BURKINA FASO
01.10.18 - 06:000

Quella faccia del Fairtrade che non ti aspetti: 8 ore a spaccare noci

Se il marchio ecosolidale spesso è sinonimo di equo compenso per chi coltiva e produce non sempre è vero per chi lavora il prodotto, ma c'è chi ci prova

BOBO-DIOULASSO - È il 2018 ma sembra di essere nel 1750: una tavolata di metri e metri di operai armati di martello che spaccano, aprono, e sbucciano gli anacardi. Questo per otto ore al giorno.  Succede nell'azienda svizzera Fairtrade Gebana che coltiva e lavora gli anacardi in loco retribuendo la popolazione locale.

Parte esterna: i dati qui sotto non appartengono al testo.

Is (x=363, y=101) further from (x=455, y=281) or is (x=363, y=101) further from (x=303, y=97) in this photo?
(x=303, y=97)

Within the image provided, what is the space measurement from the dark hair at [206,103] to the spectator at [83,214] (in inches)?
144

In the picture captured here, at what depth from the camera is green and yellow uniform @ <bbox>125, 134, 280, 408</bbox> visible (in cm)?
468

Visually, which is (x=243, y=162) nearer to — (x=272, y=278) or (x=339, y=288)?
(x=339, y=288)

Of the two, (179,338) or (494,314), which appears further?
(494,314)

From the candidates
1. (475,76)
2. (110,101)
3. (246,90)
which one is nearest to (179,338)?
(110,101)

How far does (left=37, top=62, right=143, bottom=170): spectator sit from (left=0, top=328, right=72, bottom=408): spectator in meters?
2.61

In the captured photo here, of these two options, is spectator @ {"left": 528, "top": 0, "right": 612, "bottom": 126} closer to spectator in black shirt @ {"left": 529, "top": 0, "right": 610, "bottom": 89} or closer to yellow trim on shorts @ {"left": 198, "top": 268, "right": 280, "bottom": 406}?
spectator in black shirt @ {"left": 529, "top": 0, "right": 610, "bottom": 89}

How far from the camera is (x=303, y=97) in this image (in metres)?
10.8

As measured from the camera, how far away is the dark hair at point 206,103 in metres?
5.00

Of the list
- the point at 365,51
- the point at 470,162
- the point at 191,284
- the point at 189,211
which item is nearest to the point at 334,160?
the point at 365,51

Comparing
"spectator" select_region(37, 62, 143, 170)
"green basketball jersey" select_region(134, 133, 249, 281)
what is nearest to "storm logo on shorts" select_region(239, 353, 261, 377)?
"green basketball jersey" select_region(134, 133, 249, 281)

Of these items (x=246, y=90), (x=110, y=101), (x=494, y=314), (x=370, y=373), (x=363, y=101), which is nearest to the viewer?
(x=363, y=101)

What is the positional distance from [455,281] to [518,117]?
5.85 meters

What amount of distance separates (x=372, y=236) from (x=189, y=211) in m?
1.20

Un'ingiustizia? Forse no, considerando che l'alternativa utilizzata da marchi non "Fair" è quella di inviare il raccolto in Asia, più precisamente in Vietnam, dove il lavoro viene svolto con l'ausilio di macchinari. In questo modo si riescono ad abbattere il prezzi, che è una cosa fondamentale per i grossisti europei.

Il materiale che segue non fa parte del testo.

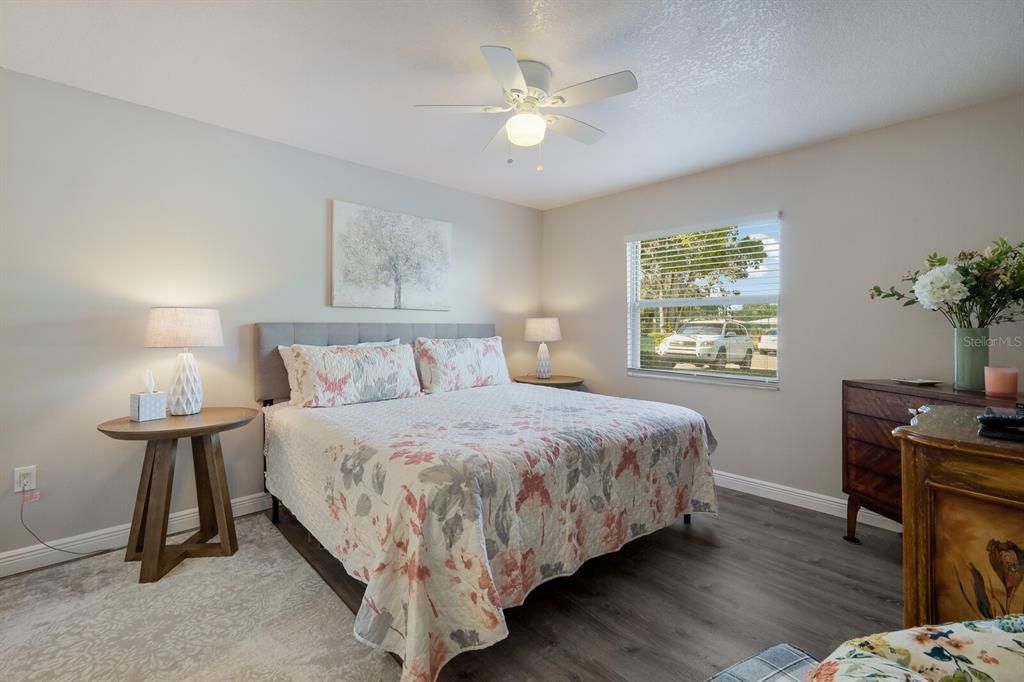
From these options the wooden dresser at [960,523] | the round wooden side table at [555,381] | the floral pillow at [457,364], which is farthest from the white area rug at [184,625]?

La scelta di Gebana è quindi oculata: investire in Africa per evitare migliaia di chilometri di spostamenti prima che i loro prodotti finiscano... nella bocca del consumatore. In questo modo, inoltre, si creano posti di lavoro sul territorio. Agli operai africani solitamente viene corrisposto il salario medio minimo, ma questo - in realtà - non sempre è possibile.

Anche il marchio-principe per il Fairtrade, Max Havelaar, non sempre è in grado di garantire un'equa retribuzione: questa viene corrisposta agli agricoltori e ai coltivatori ma non sempre a chi si occupa di lavorazioni ulteriori del prodotto. «Purtroppo è impossibile garantire un giusto compenso su tutta la filiera, se dovessimo farlo i prodotti sarebbero estremamente più costosi», spiega il portavoce di Max Havelaar Patricio Frei.

Questo articolo, originariamente apparso su 20 Minuten, è stato realizzato durante un viaggio in Burkina Faso organizzato da Gebana.

Commenti
 
Laura Bernasconi 8 mesi fa su fb
Che gia sono piu cari degli altri !!!!
Ctg 8 mesi fa su tio
Ci mancava anche di dover leggere le considerazioni di questa scienziata! Ma vai tu a lavorare!
sedelin 8 mesi fa su tio
signora isabel strassheim, qui si lavora più di 8 ore al giorno (42h settimanali); meglio mantenere la situazione com'è, almeno si dà lavoro e dignità a questa gente PIUTTOSTO CHE LA FAME LI SPINGA A FUGGIRE IN EUROPA!
Meiroslnaschebiancarlengua 8 mesi fa su tio
Otto ore al giorno sono una giornata lavorativa standard. Quando lavoravo alla fattoria di mio padre, a dagli 11 ai 19 anni lavoravo 11-12 ore al giorno tutta l'estate e i miei genitori 11-12 ore al giorno 6 giorni alla settomana tutto l'anno. E non era il 1750. Dalla foto, non sembra che sia poi il lavoro più faticoso del mondo. In conclusione, se non avete niente di intelligente da scrivere, non scrivete.